What Medicaid's Dental Coverage Expansion Could Mean for Your Dental Health


Dental health is vital to overall health and wellness. Dental issues have been linked to chronic diseases like diabetes and, when untreated, can lead to costly emergency room visits. Yet many low-income adults across the U.S. lack access to proper dental care.

Medicaid requires children and youths to receive dental care, but it doesn’t require the same care for adults. Instead, states choose on their own whether or not to provide dental coverage for adults. While most states cover dental emergencies, many still don’t offer comprehensive care, such as regular cleanings and preventative services.

Virginia is the latest state to offer such expanded coverage, giving 750,000 Medicaid members access to comprehensive dental benefits for the first time. This new development could further prove the universal advantages of proper dental care and inspire other states to expand their offerings.

Here, we’ll break down what’s included in this dental expansion and how accessible, quality dental insurance can contribute to improved overall health and care costs.

What is covered under Medicaid’s dental expansion?

Each state dictates the scope of its dental coverage for adults. As of July 1, 2021, Virginia’s expanded dental coverage includes:

  • Routine cleanings
  • Preventative care
  • X-rays and examinations
  • Fillings
  • Dentures
  • Root canals
  • Gum-related treatments
  • Oral surgeries

These types of services are currently covered by roughly 30 states. Forty-two states cover oral surgeries, but six of those only cover them in emergency cases.

How can expanded dental coverage improve your health?

Expanded dental coverage has universal benefits for individuals and health care systems as a whole. Better oral health can contribute to improved communication, increased employability, and less money spent on emergency services.

With expanded dental care, adults covered by Medicaid can:

Access preventative services

Health insurance usually covers preventative services. Without supplementary dental insurance, however, preventative dental care isn’t often included. Without preventative care, many people don’t have the resources to stop dental issues from occurring or getting worse. According to the Center for Health Care Strategies (CHCS), 44% of low-income adults have untreated tooth decay.

Even if someone knows they have a problem, they may not have the money to get it fixed. So they wait until it becomes an emergency, and then they have to get an extraction or merely pain relief medicine, which doesn’t actually address the root of the problem. In fact, the U.S. spends $2 billion each year on dental emergencies, 80% of which could’ve been avoided with proper preventative care.

With preventive care, people can improve their dental wellness, and save time and money in the process. According to a 2020 study by Health Services Research, in states with dental coverage, dental emergency visits decreased by over 14%.

Control chronic diseases

Poor dental health has been linked to other issues such as heart disease, gum disease, diabetes, and premature births. With proper dental benefits, people can reduce the risk of developing life-threatening, chronic conditions.

Take advantage of regular dental care

Comprehensive coverage can motivate people to take advantage of regular dental care services, such as routine cleanings. As a result, people may have an easier time eating, communicating, and even entering the workforce. As the American Dental Association reported, six out of 10 low-income adults without Medicaid dental coverage said bad teeth prevented them from getting a job or going on interviews.

After Michigan offered expanded dental coverage through Medicaid, 60% of enrollees had visited a dentist at least once in a year or two, according to a study from the University of Michigan found that. Of those people, 57% said their oral health had improved in that time. Over 75% of those who had jobs also said their coverage helped them improve their performance at work.

These findings can help more people understand the overwhelming benefits of expanded dental coverage and prompt more state Medicaid programs to improve dental benefits for its enrollees.

▶ [DATA SECTION]
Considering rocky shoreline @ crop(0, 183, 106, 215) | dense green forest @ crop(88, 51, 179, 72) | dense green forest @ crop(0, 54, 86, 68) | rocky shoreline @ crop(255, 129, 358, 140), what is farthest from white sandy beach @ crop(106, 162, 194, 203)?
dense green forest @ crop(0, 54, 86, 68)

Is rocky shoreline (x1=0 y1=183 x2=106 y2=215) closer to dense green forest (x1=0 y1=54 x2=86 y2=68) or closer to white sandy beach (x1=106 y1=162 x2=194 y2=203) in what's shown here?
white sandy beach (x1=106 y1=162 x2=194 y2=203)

...

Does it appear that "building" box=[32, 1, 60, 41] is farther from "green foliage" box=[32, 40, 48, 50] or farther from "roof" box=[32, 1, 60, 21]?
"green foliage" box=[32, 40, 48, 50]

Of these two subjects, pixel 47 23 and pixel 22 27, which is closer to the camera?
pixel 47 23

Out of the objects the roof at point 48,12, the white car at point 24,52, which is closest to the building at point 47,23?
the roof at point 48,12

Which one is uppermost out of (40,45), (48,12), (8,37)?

▶ [THE TASK] What is the Spanish for this sentence from the Medicaid dental coverage article: "Yet many low-income adults across the U.S. lack access to proper dental care."? The listing has no connection to the Medicaid dental coverage article.

▶ [TASK ANSWER] Sin embargo, muchos adultos de bajos ingresos en todo EE. UU. carecen de acceso a una atención dental adecuada.